Methods: 123 consecutive PsA patients fulfilling CASPAR criteria and 100 healthy controls without musculoskeletal disease received full-body PET-CT investigation using a 68Ga-labelled FAP inhibitor (68Ga-FAPI-04) tracer, specifically binding FAP. For all visually identified pathological tracer-positive lesions the mean and maximum standardized uptake value (SUV mean, SUV max) was assessed. Tracer uptake was quantified in peripheral and axial joints and correlated to various composite scores of PsA. Hand and spinal MRI scans were performed in parallel to assess inflammation and structural lesions. Follow-up 68Ga-FAPI-04 PET-CT scans were obtained in a subset of patients treated with anti-TNF and anti-IL-17A (follow-up between 3-6 months) to assess joint damage over time. In addition, FAP related tissue responses in synovial biopsy samples were evaluated on a molecular level by high-resolution slide RNA-sequencing in a subset of patients.
Results: 68Ga-FAPI-04 accumulated at synovial and enthesial sites in patients with PsA compared to healthy controls (p < 0.0001).

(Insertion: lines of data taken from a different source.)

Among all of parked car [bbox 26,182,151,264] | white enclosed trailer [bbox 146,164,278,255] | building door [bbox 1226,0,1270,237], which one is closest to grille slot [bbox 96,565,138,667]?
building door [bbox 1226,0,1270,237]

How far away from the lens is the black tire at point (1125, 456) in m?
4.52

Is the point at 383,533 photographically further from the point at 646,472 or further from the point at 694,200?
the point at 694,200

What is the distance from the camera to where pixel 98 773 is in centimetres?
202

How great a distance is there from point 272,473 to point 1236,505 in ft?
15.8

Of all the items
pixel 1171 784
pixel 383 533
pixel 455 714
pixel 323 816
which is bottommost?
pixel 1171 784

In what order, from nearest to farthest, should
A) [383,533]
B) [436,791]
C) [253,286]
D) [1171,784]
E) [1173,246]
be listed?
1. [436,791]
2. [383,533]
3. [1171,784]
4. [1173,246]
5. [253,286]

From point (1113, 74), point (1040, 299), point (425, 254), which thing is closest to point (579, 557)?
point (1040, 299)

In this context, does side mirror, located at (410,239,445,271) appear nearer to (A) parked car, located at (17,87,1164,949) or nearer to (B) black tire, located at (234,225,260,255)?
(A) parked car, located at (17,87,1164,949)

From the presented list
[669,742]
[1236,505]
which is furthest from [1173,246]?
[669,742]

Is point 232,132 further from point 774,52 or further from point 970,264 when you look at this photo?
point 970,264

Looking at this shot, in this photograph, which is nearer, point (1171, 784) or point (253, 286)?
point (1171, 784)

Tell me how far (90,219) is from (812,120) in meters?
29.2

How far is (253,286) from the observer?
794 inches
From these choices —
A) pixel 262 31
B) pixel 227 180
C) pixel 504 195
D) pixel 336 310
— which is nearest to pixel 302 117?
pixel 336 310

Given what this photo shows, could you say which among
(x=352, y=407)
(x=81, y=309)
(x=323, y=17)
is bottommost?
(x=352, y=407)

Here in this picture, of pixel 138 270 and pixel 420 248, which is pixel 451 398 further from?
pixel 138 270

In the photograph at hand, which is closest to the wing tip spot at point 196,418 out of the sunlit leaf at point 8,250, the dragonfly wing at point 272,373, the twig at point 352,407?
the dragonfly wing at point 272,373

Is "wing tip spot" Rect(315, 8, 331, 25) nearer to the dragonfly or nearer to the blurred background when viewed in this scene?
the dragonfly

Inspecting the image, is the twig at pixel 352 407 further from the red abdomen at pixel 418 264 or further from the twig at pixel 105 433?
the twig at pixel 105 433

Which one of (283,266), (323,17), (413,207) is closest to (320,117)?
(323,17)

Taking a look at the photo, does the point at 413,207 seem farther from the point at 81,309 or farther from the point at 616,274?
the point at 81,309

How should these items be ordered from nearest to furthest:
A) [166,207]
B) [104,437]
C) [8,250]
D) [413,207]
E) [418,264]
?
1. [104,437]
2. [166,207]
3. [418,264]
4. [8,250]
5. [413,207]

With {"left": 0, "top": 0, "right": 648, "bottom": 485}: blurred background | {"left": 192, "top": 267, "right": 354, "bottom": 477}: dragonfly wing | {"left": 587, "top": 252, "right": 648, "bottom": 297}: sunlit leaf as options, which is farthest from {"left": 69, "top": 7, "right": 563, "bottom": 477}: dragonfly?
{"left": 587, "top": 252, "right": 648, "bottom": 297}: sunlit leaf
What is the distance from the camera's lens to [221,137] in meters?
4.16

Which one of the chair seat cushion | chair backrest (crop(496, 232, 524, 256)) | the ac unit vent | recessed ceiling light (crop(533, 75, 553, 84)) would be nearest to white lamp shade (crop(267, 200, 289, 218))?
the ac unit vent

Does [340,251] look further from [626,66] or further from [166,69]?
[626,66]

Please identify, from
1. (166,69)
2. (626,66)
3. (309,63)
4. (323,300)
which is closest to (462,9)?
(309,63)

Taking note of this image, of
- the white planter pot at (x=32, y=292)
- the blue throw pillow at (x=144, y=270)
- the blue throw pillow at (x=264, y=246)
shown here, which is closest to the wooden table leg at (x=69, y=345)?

Active pain in peripheral as well as axial joints as measured on a visual analogue scale highly correlated with an increased 68Ga-FAPI-04 uptake (peripheral pain: R = 0.718, p < 0.0001; back pain: R = 0.875, p < 0.0001). Disease Activity in PSoriatic Arthritis (DAPSA) score also correlated with the SUV mean and SUV max of FAP expression (R = 0.774; p = 0.0001). Increased 68Ga-FAPI-04 uptake at baseline was associated with progression of joint damage 3-6 months later as assessed by PsAMRIS score (R = 0.778, p < 0.0001). Treatment with cytokine anti-IL-17A inhibitors significantly reduced FAP expression which was associated with arrest of joint damage in MRI. In contrast, persistent FAP expression was associated with a rapid progression of joint damage in MRI. Molecular analysis of synovial biopsy samples from FAP+ lesions revealed high plasticity of FAP+ fibroblasts transdifferentiating from an highly active, damage associated into an inert subtype.
Conclusion: Our study presents the first in-human evidence that fibroblast activation correlates with disease progression and joint damage in patients with PsA. FAP related imaging might therefore improve the risk assessment of rapidly emerging joint damage in PsA and open new options of treat-to-target strategies in PsA.
Disclosures: S. Rauber, None; H. Mohammadian, None; C. Schmidkonz, None; A. Atzinger, None; M. Raimondo, None; H. Labinsky, None; C. Treutlein, None; J. Knitza, AbbVie, Novartis, ThermoFisher, UCB, ABATON, Sanofi, Medac, Lilly, BMS, Gilead, GSK, Werfen, Vila Health, Böhringer Ingelheim, Janssen, Galapagos, Chugai; S. Maschauer, None; F. Roemer, Boston Imaging Core Lab (BICL) LLC., Grünenthal, Calibr; O. Prante, None; T. Kuwert, None; J. Canete, None; G. Schett, None; A. Ramming, Boehringer-Ingelheim, Janssen, Gilead, Novartis, Pfizer.